» **How to complete this task**
Every line of the entries below from the one containing "2024/10/03/chaturbate-tinacb-15-14-36" to the one containing "Dollar Tree |", both ends included, must be written out exactly. No other line belongs in the answer.
[Opening Records for this task section]
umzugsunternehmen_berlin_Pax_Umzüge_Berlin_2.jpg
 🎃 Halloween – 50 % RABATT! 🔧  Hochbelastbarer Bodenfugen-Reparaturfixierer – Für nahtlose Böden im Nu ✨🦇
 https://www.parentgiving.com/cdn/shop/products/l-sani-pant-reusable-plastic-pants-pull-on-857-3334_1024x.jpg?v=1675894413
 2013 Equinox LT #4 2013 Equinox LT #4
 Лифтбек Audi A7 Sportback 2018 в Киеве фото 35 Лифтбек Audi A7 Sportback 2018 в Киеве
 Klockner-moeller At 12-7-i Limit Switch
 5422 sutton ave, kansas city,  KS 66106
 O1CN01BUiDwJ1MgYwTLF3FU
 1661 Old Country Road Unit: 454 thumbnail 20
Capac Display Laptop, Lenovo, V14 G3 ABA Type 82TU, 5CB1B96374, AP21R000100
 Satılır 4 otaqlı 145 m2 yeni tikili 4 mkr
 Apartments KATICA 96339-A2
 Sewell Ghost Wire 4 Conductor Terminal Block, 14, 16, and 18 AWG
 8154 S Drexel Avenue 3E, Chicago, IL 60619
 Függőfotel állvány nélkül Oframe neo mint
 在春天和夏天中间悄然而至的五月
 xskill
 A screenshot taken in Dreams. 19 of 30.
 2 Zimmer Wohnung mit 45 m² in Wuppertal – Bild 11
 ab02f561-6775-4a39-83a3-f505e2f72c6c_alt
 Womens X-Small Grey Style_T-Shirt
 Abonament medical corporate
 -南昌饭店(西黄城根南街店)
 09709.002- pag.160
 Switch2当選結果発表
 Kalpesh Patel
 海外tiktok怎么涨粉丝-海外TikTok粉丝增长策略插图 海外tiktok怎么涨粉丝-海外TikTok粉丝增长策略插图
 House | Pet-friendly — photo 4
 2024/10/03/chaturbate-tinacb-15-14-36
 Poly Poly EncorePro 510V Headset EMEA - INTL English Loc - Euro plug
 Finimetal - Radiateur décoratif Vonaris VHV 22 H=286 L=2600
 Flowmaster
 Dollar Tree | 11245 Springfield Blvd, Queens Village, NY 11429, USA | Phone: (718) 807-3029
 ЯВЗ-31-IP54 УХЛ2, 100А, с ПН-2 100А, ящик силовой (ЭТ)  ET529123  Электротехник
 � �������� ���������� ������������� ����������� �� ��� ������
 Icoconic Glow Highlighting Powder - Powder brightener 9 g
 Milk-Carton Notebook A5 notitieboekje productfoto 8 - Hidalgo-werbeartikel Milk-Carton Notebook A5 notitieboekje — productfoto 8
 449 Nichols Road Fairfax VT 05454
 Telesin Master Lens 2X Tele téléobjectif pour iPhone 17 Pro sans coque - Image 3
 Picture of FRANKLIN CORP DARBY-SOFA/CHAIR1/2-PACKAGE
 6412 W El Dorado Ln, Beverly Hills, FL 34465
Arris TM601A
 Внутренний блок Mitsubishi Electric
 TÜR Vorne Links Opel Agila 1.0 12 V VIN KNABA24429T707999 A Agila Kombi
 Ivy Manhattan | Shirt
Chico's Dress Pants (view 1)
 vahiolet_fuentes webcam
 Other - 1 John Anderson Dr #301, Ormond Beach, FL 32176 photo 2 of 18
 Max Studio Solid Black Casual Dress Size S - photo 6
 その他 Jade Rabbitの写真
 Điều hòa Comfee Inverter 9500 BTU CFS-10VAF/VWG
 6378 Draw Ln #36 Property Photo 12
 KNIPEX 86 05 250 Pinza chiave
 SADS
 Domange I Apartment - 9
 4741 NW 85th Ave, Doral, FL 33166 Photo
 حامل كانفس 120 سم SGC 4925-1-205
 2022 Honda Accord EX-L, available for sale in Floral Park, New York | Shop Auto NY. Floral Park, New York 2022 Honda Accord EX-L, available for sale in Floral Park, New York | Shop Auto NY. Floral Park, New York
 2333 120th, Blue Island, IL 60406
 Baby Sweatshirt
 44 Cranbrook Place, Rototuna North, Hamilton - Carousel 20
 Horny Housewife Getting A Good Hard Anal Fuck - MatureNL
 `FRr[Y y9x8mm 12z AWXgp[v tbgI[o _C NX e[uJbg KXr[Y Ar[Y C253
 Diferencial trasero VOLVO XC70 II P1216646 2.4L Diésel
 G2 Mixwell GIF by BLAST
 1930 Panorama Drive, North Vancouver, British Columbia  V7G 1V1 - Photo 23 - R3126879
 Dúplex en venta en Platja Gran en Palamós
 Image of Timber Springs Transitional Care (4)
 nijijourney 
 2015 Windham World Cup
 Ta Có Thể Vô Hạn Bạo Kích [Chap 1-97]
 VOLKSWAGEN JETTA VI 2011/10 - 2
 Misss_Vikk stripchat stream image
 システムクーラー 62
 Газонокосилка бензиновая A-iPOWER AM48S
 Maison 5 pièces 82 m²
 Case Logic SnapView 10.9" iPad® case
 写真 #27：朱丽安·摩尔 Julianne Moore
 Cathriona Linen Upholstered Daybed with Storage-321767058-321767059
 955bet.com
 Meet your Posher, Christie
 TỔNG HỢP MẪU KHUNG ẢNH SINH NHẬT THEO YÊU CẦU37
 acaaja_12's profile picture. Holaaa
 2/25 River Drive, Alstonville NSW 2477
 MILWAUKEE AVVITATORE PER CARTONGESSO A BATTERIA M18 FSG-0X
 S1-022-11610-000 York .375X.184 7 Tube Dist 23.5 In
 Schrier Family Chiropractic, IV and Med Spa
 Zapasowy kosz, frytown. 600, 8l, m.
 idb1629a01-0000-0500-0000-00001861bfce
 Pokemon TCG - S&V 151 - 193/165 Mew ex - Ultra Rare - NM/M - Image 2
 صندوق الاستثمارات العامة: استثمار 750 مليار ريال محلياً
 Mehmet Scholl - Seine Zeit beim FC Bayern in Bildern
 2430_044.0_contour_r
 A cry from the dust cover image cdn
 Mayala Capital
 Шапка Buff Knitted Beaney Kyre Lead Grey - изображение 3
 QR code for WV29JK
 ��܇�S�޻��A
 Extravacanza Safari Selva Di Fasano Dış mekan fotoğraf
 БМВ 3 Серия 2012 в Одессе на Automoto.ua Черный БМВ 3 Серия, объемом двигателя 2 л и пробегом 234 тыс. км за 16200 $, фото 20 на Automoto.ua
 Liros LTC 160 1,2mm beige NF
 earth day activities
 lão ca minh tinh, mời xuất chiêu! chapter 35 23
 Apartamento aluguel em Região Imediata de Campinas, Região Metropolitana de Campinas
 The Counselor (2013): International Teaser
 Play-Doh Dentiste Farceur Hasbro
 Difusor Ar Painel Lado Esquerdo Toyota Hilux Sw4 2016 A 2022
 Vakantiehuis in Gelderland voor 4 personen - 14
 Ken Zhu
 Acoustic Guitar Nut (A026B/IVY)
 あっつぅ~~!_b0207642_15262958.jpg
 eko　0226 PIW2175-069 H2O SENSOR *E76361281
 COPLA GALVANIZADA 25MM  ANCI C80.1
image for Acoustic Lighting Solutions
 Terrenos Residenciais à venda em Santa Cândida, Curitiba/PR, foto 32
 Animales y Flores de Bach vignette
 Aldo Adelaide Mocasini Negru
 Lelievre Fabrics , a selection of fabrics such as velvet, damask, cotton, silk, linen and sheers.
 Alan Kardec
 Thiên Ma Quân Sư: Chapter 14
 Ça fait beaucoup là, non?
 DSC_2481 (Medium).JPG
[Closing Records for this task section]
» **Finished exercise**
 2024/10/03/chaturbate-tinacb-15-14-36
 Poly Poly EncorePro 510V Headset EMEA - INTL English Loc - Euro plug
 Finimetal - Radiateur décoratif Vonaris VHV 22 H=286 L=2600
 Flowmaster
 Dollar Tree | 11245 Springfield Blvd, Queens Village, NY 11429, USA | Phone: (718) 807-3029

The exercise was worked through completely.